Thursday, July 28, 2011

Obama to warn of 'incalculable damage' if no debt deal (AFP)

WASHINGTON (AFP) ? US President Barack Obama stepped up the pressure on Republicans over the US debt crisis, scheduling a rare primetime speech to warn of "incalculable damage" if a compromise is not reached.

Obama's warning Monday, previewed by a White House official, came as Republican and Democratic leaders of Congress remained deadlocked over a plan to raise the US debt ceiling and deal with the country's ballooning deficits.

The prospect of the world's richest country running out of cash to pay its bills come August 2 sent stocks sliding and gold soaring while the IMF warned of a "severe shock" to the world economy absent an elusive breakthrough.

"President Obama, like Democratic and Republican presidents before him, will make clear that failure to compromise and raise the debt ceiling would, in the words of former president Reagan, do 'incalculable damage'," the official said, speaking on condition of anonymity.

"With eight days until deadline, compromise is the only reasonable path ahead to keep our economy strong and growing," the official said.

Obama's 9:00 pm (0100 GMT) speech from the White House's ornate East Room would be only his seventh formal address to the nation, and the first since he unveiled a timeline for a US troop withdrawal from Afghanistan in June.

The address came with Democrats who control the Senate and Republicans who lead the House of Representatives at odds over rival plans for raising the $14.3 trillion US debt limit, allowing cash-strapped Washington to stay open.

Washington hit its debt ceiling on May 16 but has used spending and accounting adjustments, as well as higher-than-expected tax receipts, to continue operating normally but can only do so through August 2.

At that point, US leaders will face an agonizing choice about cutting an estimated 40 cents of every dollar in spending and defaulting either on debt payments or on other obligations like government health or retirement benefits.
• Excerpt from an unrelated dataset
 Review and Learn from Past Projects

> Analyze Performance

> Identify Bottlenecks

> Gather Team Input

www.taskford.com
Finance and business leaders have warned that failure to raise the US debt ceiling by then would send shockwaves through the fragile world economy, while Obama has predicted a default would trigger economic "Armageddon."

All sides in the dispute agree Washington must reduce its deficit but disagree on the size and blend of spending cuts and revenue increases as well as on how and whether to slice into the social safety net.
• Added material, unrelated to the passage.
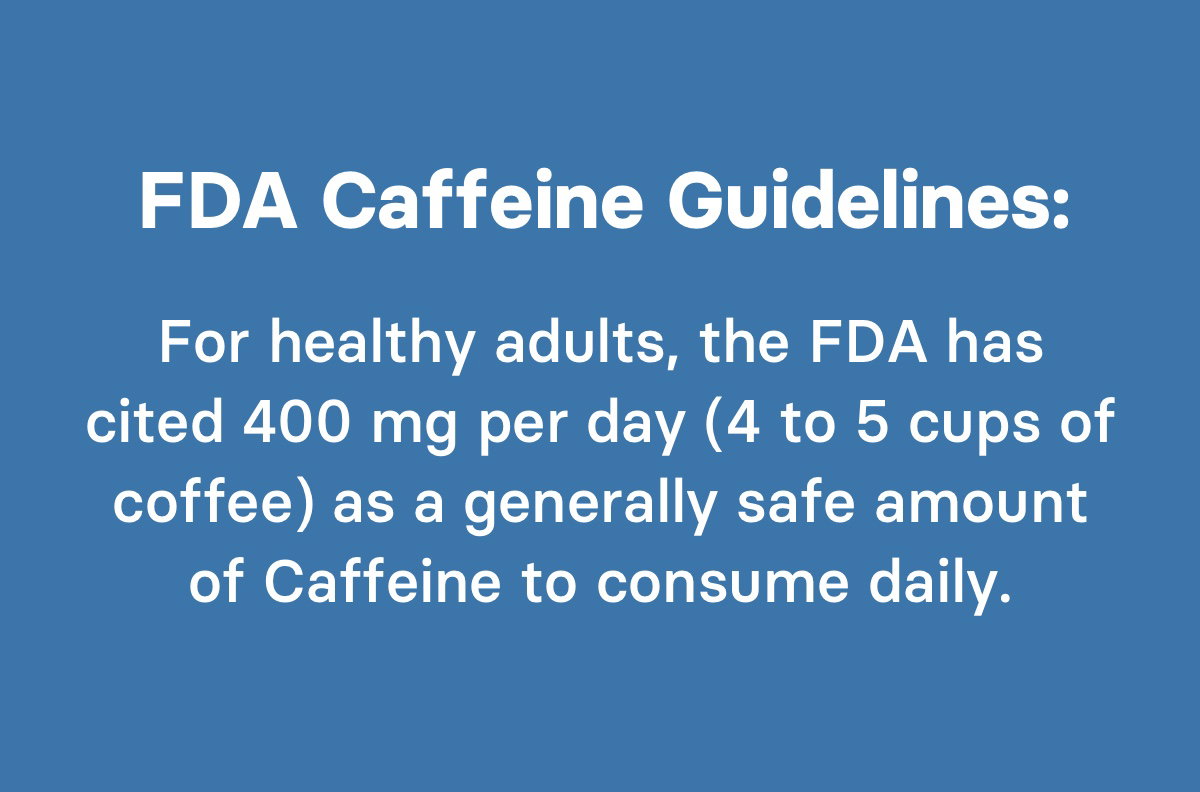 FDA Caffeine Guidelines:

For healthy adults, the FDA has cited 400 mg per day (4 to 5 cups of coffee) as a generally safe amount of Caffeine to consume daily.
"We need to make the right decision now, and we need to do it because the economy is on the line," Democratic Senate Majority Leader Harry Reid warned with the polarized US Congress seemingly no nearer to a breakthrough.
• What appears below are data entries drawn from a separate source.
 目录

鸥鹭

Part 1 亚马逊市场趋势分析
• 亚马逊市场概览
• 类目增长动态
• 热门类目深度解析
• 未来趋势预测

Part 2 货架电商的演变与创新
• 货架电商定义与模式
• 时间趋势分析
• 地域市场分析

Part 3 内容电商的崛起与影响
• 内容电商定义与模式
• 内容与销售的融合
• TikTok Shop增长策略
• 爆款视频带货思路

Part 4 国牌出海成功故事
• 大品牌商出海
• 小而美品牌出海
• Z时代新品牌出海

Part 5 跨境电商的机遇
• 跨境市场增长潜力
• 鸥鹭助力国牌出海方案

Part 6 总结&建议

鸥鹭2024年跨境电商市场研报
Reid and Republican House Speaker John Boehner have presented rival strategies to raise the US debt limit, deflate the swollen US budget deficit, and ensure Washington can continue to pay its bills.

The plans differed in one critical, politically divisive aspect: Reid's would meet Obama's goal of raising the debt ceiling enough to avoid another politically painful standoff before his November 2012 re-election bid.

Boehner -- who has flatly rejected Obama's call for tax hikes on the rich and on wealthy corporations -- envisioned a two-step process with increases first to February or March 2012, and later to 2013.

"Time is running short and it would be irresponsible for the president to veto this common-sense plan and run the risk of default. I would encourage the Senate to pass this plan and the president to sign it," said Boehner.

Obama was expected to use his address to prop up Reid's plan, which Republicans have vowed to kill when both strategies face midweek votes. Boehner was to speak after Obama.

Weighed down by the impasse, US stock markets fell and safe-haven Swiss francs soared amid worries about both the dollar and the euro, while gold climbed to a record $1,624 an ounce before falling back slightly to $1,614.

The dollar lost 1.6 percent to the Swiss franc while US Treasury prices fell -- though not enough to signal panic in the bond markets. The yield on the 10-year Treasury rose to 3.00 percent from 2.96 percent late on Friday.

"The odds that the United States will face a ratings downgrade, even if the debt ceiling is raised, have clearly risen," said Nigel Gault of IHS Global Insight, referring to Washington's sterling Triple-A debt rating.

The market worries came as US Secretary of State Hillary Clinton promised during a trip to Asia that "intense" wrangling among the White House, its Democratic allies, and Republican foes would reach an 11th-hour compromise.

"I am confident that Congress will do the right thing and secure a deal on the debt ceiling and work with President Obama to take steps to improve our long-term fiscal outlook," Clinton said in Hong Kong.

The International Monetary Fund pressed US politicians to raise the debt ceiling "expeditiously to avoid a severe shock to the US economy and world financial markets" with the deadline now looming large.

The IMF warned that US debt would total 99 percent of the size of the US economy this year and 103.0 percent in 2012, and urged a blend of spending cuts, tax revenue increases, and reductions in cherished social safety net programs.